### Exercise directions
Edit the records below so that every "kind of chart" becomes "type of chart", and leave everything else as it is.

#### Recorded information

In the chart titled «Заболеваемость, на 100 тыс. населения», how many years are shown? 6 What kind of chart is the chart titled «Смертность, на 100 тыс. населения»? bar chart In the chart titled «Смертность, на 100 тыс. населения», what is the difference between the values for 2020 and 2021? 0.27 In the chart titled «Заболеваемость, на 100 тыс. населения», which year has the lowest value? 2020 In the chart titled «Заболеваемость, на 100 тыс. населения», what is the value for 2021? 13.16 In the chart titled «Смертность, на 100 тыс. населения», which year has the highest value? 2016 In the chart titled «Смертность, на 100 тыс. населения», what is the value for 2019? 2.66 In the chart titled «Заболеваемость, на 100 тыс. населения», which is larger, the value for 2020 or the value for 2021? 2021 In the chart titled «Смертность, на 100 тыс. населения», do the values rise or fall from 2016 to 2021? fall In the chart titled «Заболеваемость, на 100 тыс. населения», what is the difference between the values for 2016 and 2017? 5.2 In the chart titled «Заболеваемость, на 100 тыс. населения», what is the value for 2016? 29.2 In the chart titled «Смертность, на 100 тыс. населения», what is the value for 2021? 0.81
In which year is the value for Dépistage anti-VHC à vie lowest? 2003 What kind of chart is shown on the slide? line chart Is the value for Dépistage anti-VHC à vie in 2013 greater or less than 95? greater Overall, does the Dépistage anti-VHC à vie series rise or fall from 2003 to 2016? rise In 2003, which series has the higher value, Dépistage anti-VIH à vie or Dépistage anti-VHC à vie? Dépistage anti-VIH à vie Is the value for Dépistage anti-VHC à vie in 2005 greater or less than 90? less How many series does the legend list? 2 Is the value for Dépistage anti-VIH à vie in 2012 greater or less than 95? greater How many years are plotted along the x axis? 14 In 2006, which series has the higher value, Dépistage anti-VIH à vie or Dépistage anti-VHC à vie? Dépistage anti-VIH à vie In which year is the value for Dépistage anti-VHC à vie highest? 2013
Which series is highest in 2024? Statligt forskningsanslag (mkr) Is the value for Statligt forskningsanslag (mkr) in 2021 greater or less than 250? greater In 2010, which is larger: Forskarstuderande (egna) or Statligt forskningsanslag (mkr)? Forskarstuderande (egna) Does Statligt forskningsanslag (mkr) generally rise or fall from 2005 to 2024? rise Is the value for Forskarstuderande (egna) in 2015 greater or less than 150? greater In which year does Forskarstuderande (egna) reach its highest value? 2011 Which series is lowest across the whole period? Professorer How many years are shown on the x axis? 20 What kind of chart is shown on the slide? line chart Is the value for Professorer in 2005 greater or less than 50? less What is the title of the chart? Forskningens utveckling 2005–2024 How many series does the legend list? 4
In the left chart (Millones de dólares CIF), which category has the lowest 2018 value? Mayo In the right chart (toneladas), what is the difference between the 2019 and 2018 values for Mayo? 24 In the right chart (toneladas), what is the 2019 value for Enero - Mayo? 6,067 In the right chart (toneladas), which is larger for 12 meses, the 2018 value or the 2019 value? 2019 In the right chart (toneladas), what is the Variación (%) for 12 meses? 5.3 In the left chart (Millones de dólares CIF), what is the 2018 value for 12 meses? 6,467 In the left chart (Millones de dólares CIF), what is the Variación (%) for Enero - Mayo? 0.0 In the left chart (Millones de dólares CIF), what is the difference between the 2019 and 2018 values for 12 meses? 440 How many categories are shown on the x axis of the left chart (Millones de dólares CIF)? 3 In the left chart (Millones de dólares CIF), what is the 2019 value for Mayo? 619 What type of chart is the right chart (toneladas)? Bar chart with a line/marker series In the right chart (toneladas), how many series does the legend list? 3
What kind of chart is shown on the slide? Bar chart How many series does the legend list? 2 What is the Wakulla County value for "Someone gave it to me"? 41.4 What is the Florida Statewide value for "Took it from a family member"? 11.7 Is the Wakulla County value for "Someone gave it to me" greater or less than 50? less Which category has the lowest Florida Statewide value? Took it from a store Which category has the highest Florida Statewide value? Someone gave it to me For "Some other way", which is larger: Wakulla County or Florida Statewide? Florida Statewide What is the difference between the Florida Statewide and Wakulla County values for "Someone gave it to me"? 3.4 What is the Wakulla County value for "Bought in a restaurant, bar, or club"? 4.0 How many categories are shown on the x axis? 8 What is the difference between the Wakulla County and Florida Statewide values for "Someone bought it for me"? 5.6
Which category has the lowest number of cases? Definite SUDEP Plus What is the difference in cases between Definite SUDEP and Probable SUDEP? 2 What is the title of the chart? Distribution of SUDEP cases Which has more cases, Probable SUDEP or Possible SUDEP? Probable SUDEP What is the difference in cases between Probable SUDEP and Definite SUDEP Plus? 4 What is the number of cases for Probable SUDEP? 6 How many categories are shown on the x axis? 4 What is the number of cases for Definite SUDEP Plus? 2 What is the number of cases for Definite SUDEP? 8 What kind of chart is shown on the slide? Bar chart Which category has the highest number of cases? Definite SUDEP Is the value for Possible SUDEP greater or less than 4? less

########

### Solution to this task
In the chart titled «Заболеваемость, на 100 тыс. населения», how many years are shown? 6 What type of chart is the chart titled «Смертность, на 100 тыс. населения»? bar chart In the chart titled «Смертность, на 100 тыс. населения», what is the difference between the values for 2020 and 2021? 0.27 In the chart titled «Заболеваемость, на 100 тыс. населения», which year has the lowest value? 2020 In the chart titled «Заболеваемость, на 100 тыс. населения», what is the value for 2021? 13.16 In the chart titled «Смертность, на 100 тыс. населения», which year has the highest value? 2016 In the chart titled «Смертность, на 100 тыс. населения», what is the value for 2019? 2.66 In the chart titled «Заболеваемость, на 100 тыс. населения», which is larger, the value for 2020 or the value for 2021? 2021 In the chart titled «Смертность, на 100 тыс. населения», do the values rise or fall from 2016 to 2021? fall In the chart titled «Заболеваемость, на 100 тыс. населения», what is the difference between the values for 2016 and 2017? 5.2 In the chart titled «Заболеваемость, на 100 тыс. населения», what is the value for 2016? 29.2 In the chart titled «Смертность, на 100 тыс. населения», what is the value for 2021? 0.81
In which year is the value for Dépistage anti-VHC à vie lowest? 2003 What type of chart is shown on the slide? line chart Is the value for Dépistage anti-VHC à vie in 2013 greater or less than 95? greater Overall, does the Dépistage anti-VHC à vie series rise or fall from 2003 to 2016? rise In 2003, which series has the higher value, Dépistage anti-VIH à vie or Dépistage anti-VHC à vie? Dépistage anti-VIH à vie Is the value for Dépistage anti-VHC à vie in 2005 greater or less than 90? less How many series does the legend list? 2 Is the value for Dépistage anti-VIH à vie in 2012 greater or less than 95? greater How many years are plotted along the x axis? 14 In 2006, which series has the higher value, Dépistage anti-VIH à vie or Dépistage anti-VHC à vie? Dépistage anti-VIH à vie In which year is the value for Dépistage anti-VHC à vie highest? 2013
Which series is highest in 2024? Statligt forskningsanslag (mkr) Is the value for Statligt forskningsanslag (mkr) in 2021 greater or less than 250? greater In 2010, which is larger: Forskarstuderande (egna) or Statligt forskningsanslag (mkr)? Forskarstuderande (egna) Does Statligt forskningsanslag (mkr) generally rise or fall from 2005 to 2024? rise Is the value for Forskarstuderande (egna) in 2015 greater or less than 150? greater In which year does Forskarstuderande (egna) reach its highest value? 2011 Which series is lowest across the whole period? Professorer How many years are shown on the x axis? 20 What type of chart is shown on the slide? line chart Is the value for Professorer in 2005 greater or less than 50? less What is the title of the chart? Forskningens utveckling 2005–2024 How many series does the legend list? 4
In the left chart (Millones de dólares CIF), which category has the lowest 2018 value? Mayo In the right chart (toneladas), what is the difference between the 2019 and 2018 values for Mayo? 24 In the right chart (toneladas), what is the 2019 value for Enero - Mayo? 6,067 In the right chart (toneladas), which is larger for 12 meses, the 2018 value or the 2019 value? 2019 In the right chart (toneladas), what is the Variación (%) for 12 meses? 5.3 In the left chart (Millones de dólares CIF), what is the 2018 value for 12 meses? 6,467 In the left chart (Millones de dólares CIF), what is the Variación (%) for Enero - Mayo? 0.0 In the left chart (Millones de dólares CIF), what is the difference between the 2019 and 2018 values for 12 meses? 440 How many categories are shown on the x axis of the left chart (Millones de dólares CIF)? 3 In the left chart (Millones de dólares CIF), what is the 2019 value for Mayo? 619 What type of chart is the right chart (toneladas)? Bar chart with a line/marker series In the right chart (toneladas), how many series does the legend list? 3
What type of chart is shown on the slide? Bar chart How many series does the legend list? 2 What is the Wakulla County value for "Someone gave it to me"? 41.4 What is the Florida Statewide value for "Took it from a family member"? 11.7 Is the Wakulla County value for "Someone gave it to me" greater or less than 50? less Which category has the lowest Florida Statewide value? Took it from a store Which category has the highest Florida Statewide value? Someone gave it to me For "Some other way", which is larger: Wakulla County or Florida Statewide? Florida Statewide What is the difference between the Florida Statewide and Wakulla County values for "Someone gave it to me"? 3.4 What is the Wakulla County value for "Bought in a restaurant, bar, or club"? 4.0 How many categories are shown on the x axis? 8 What is the difference between the Wakulla County and Florida Statewide values for "Someone bought it for me"? 5.6
Which category has the lowest number of cases? Definite SUDEP Plus What is the difference in cases between Definite SUDEP and Probable SUDEP? 2 What is the title of the chart? Distribution of SUDEP cases Which has more cases, Probable SUDEP or Possible SUDEP? Probable SUDEP What is the difference in cases between Probable SUDEP and Definite SUDEP Plus? 4 What is the number of cases for Probable SUDEP? 6 How many categories are shown on the x axis? 4 What is the number of cases for Definite SUDEP Plus? 2 What is the number of cases for Definite SUDEP? 8 What type of chart is shown on the slide? Bar chart Which category has the highest number of cases? Definite SUDEP Is the value for Possible SUDEP greater or less than 4? less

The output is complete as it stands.